I spent 10 minutes walking back and forth staring at the form in the bag. I was waiting for it to flop around and jump of the cutting board, but it just stayed there. I cringed, I repeated "I can't," I said eww several times. Then I took a breath, I walked over to the bag and very hastily started cutting the bag with a small knife. I really thought it was going to twitch and I'd scream and runaway. Some sick horror movie, but it never happened.
No, the red snapper laid on the cutting board, staring at the ceiling, dead. Very much dead. It had no fins, no heart, no guts, nothing to keep it alive. So why was I so scared. Because it stared at me. Just like I didn't like my stuffed animals staring at me while I slept. I don't like my food to either. It took me the same amount of time to decide to eat the whole crab staring at me in D.C. in August. I'm a wimp, I know.

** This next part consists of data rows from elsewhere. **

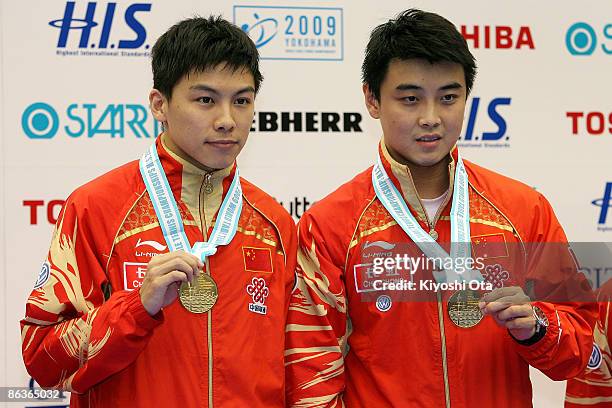 Wang Hao and Chen Qi of China pose with their gold medals on the podium during the award ceremony for the Men's Doubles final match of the World...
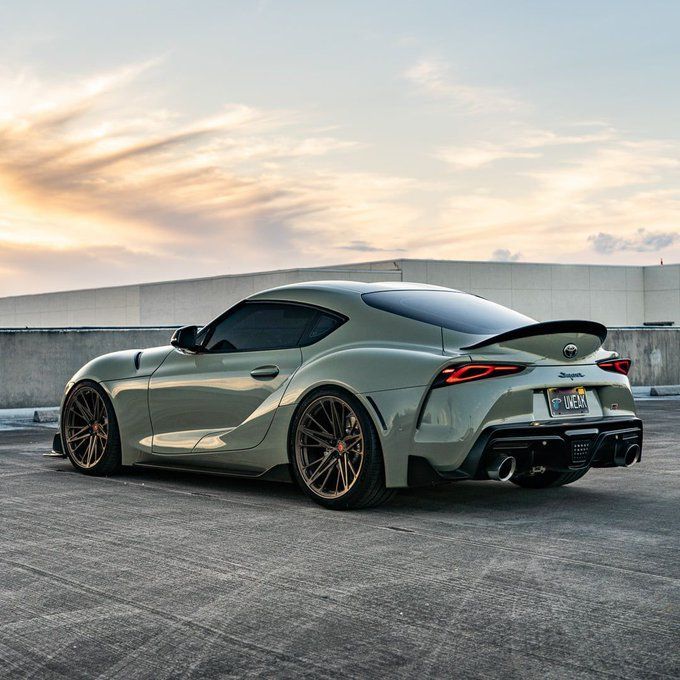 a grey sports car parked in a parking lot with the sun setting on it's roof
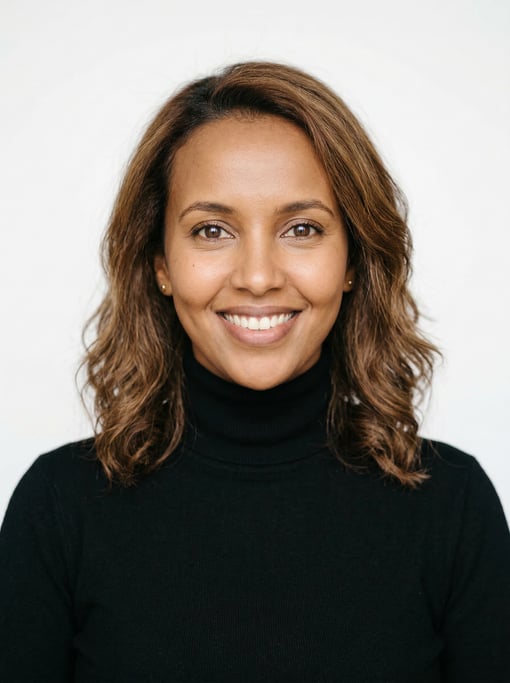 Professional studio headshot of a 32-year-old Somali woman with shoulder-length wavy chestnut hair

There are some that don't hesitate. But there are only a handful of times you see something alive before you eat. Unless you are a rancher or work at a slaughterhouse. And I am a person who rarely ever sees the "meat" before eating. So the act of cooking it and seeing it scared me.
But after the initial shock , the fish staring at me. I got over. At some point you forget that it still has eyes and a head.
Only problem, no recipe. What to do? Clip rosemary from a neighbor, mince some garlic , drizzle olive oil, and slice lemons. Place on fish and cook. So simple after the initial shock, and he wasn't going to jump off the pan now.
And the boyfriend approved so it had to be good. Now what to cook?